Now, the new siren call is Unified Communications….which Google is already doing and most of us can cobble together ourselves with things such as Call Forwarding, Smart Phones, and cutting loose of the land-line.

Don’t get me wrong.  There is money to be made in being a fat pipe provider.  But it will not be a low-cost, high-margin business.  Think of it more like the cargo shipping lines.  They make a “boatload” of money too, but it’s all low-margin business.

Briere, in his column gets it right when he says they will still make a ton of money.  But the money will be made by the ones who figure out how to become McDonalds, not Ruth’s Chris.

Complexity: Businesses, Bureaucracies, and People

April 5, 2010

If you listen to the pundits and want-to-be pundits (especially conservative ones), the word “bureaucracy” means “government bureaucracy” and nothing else.

But having worked in both the public and private sectors, I have experienced what most of us know:  Bureaucracies are in any and EVERY organization larger than 12 people (and in some smaller).

It does not matter if it is government, private-publicly held, private-closely held, or private non-profit, each of these types of organizations MUST create bureaucracies in order to monitor/influence the actions of its employees or agents.
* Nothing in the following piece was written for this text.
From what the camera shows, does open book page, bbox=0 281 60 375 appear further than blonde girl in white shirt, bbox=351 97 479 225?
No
In fact, the most ridiculous red-tape I ever had to deal with was with a major, private-closely-held major construction company.

A number of years ago, when I was starting out in IT, I worked for this company at a nuclear power plant they were constructing.  Among my other duties, I also was in charge of office supplies for my group.  If I wanted to order a box of #2 yellow pencils, I had to get the signatures of my group boss, his boss, and HIS boss!  The whole process could take a week just for the signatures, and the final signature was one rung below the Project Manager for the entire site!

One of the reasons my boss liked me was that I figured out a way to short cut that process.

< No, I am not going to tell how I did it.  Certain people trusted me, and even if the statute of limitations has run out, I may need to use that method again!  >

When I was working on my MBA, one of the things that surprised me was that the major focus of a company’s accounting department was not taxes or mundane things, such as profit and loss, but rather on how to measure what people were really doing, comparing it to what you wanted them to do, and figuring out how best to encourage them to work on what the CEO really wanted done.

Having grown up with the traditional American disrespect for “red-tape”, my business career has taught me that it is neither inherently good or bad.  What is good or bad is either an excess or a shortage of it!

The example I cited above is one of too much, but I can also cite examples where there was too little.  A medium-sized company I consulted with was bankrupted because the person who was responsible for balancing the company’s accounts could also write checks….

I think a good analogy for organizations and bureaucracy is that of the oil system of a car.  It keeps things cool, lubricated, and running.  Using too much oil is the sign of a problem.  Having too little oil causes problems.

This gets me to a link I came across today, courtesy of The Big Picture and Barry Ritholtz:  The Collapse of Complex Business Models by Clay Shirky.   When combined with a Rolling Stone article also referenced by today by TBP, it makes for very disturbing but needful pondering.

When does complexity cross over from helping to hindering?  How can you tell?  How can you stop it?  Can it be reversed short of collapse?

In my MBA program we had to read a lot of books on how to build a business.  Maybe we now need a slew of books on how to simplify a business.